Now that Lehman has declared bankruptcy, its past performance and financial statements will face new scrutiny from creditors, who may attempt to recoup those bonuses if they can prove that the bank was not as solvent as it seemed.
“There is a possibility that creditors might launch a legal battle to reclaim some of the bonuses that were paid out last year,” says Paul Hodgson, a senior researcher at The Corporate Library. “Their argument would be that the bonuses were for short-term achievements that were not based on reality.”
Hodgson noted that Lehman does not have a clawback provision in place that would force executives to reimburse the firm for incentive payments, or profits from the sale of stock, awarded in the year prior to an accounting restatement that reflected misconduct. Bonuses that paid for completing specific transactions would be difficult to recoup, Hodgson said, but those relating to earnings or mortgage-backed securities would be more accessible.

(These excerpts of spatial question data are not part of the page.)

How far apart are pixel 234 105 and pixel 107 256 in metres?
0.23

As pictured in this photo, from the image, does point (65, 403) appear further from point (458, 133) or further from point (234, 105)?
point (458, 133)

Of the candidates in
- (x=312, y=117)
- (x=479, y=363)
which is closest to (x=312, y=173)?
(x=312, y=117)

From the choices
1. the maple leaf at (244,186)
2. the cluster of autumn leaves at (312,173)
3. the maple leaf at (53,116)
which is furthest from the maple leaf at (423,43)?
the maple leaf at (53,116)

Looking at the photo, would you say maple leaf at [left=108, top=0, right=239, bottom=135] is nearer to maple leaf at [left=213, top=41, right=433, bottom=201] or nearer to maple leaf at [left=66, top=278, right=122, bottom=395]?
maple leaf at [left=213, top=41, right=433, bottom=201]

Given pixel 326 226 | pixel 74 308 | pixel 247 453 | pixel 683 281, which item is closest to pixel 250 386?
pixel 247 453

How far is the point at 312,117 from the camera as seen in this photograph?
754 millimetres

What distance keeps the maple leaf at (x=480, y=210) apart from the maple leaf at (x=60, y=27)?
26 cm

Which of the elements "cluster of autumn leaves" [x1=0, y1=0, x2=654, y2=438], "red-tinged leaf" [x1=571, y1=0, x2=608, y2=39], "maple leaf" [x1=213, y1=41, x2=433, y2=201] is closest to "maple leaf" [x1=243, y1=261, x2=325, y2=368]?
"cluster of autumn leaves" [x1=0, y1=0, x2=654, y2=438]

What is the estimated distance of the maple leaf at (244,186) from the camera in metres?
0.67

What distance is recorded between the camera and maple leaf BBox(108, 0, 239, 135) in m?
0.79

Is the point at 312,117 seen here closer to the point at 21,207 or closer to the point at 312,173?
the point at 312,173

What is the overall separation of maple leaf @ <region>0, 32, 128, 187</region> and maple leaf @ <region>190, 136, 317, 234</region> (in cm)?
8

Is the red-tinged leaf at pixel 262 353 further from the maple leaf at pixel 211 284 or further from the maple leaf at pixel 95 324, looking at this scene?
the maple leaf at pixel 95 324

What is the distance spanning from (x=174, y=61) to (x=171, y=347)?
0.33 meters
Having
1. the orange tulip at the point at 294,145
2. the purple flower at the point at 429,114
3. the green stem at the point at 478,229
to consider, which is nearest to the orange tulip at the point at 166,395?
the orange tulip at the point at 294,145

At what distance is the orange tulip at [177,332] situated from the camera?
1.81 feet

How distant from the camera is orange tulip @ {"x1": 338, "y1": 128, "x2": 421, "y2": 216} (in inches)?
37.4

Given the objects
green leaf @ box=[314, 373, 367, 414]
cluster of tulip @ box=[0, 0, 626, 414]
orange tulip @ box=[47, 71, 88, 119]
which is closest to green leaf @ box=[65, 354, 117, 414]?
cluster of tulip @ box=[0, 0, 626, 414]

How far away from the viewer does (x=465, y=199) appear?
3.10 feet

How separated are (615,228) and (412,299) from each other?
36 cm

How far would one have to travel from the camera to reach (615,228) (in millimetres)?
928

“The key question is whether Lehman was solvent when it paid out the bonuses,” wrote Adam Levitin, a law professor at Georgetown University, on his bankruptcy blog Credit Slips. “On an equity basis, almost assuredly yes, but on a balance sheet basis, that might be a closer call, depending on how things like MBS and CDOs are valued.”

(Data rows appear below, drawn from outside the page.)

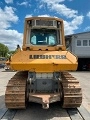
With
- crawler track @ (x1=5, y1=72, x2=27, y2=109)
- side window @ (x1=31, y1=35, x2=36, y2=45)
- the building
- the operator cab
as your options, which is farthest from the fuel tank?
the building

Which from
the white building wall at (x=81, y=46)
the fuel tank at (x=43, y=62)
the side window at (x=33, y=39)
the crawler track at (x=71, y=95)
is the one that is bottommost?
the crawler track at (x=71, y=95)

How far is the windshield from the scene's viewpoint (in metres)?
8.40

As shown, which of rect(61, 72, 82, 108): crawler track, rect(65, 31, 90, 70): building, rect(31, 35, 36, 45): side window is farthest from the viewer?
rect(65, 31, 90, 70): building

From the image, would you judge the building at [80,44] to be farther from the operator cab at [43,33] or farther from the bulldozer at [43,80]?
the bulldozer at [43,80]

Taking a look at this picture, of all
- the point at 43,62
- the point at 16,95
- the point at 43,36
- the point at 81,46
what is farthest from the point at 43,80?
the point at 81,46

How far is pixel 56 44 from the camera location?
8344 millimetres

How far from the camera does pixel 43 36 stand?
851 centimetres

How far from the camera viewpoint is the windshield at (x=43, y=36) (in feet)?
27.6

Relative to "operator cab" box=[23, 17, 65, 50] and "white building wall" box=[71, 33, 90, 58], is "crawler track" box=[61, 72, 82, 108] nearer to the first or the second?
"operator cab" box=[23, 17, 65, 50]

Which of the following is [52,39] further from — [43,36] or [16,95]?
[16,95]

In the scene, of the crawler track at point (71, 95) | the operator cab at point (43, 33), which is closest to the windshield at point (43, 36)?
the operator cab at point (43, 33)

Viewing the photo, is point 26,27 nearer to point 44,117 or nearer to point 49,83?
point 49,83

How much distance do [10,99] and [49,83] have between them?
4.24 ft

If the bank was not solvent when the bonuses were awarded, Levitin explained, the payout could be considered a “fraudulent transfer.” One successful claim could challenge all of the bank’s bonuses. A Lehman spokesperson could not be reached for comment.
The Lehman bonuses likely will be scrutinized under bankruptcy rules that govern constructive fraudulent conveyance or preference payments. In 2005, Congress passed The Bankruptcy Abuse Prevention and Consumer Protection Act, allowing trustees and creditors to examine bonus pay under those two scenarios.
Rules related to constructive fraudulent conveyance allow creditors to examine two years worth of bonus pay in determining whether executives will have to return the payouts to the bankrupt company’s trustee, says Jack Williams, a managing director at BDO Consulting and a bankruptcy professor at Georgia State University’s College of Law.
Preference-payment rules allow creditors to look back one year if the executive or officer receiving the bonus is considered an “insider” under bankruptcy rules, says Hal Schaeffer, president of D&H Credit Services. Otherwise, preference claims extend back only about three months.
Preference claims are meant to prevent an insolvent company from favoring one creditor at the expense of another. In practical terms, the bankrupt company has the right to sue vendors to force them to return payments that were made within 90 days of the bankruptcy filing.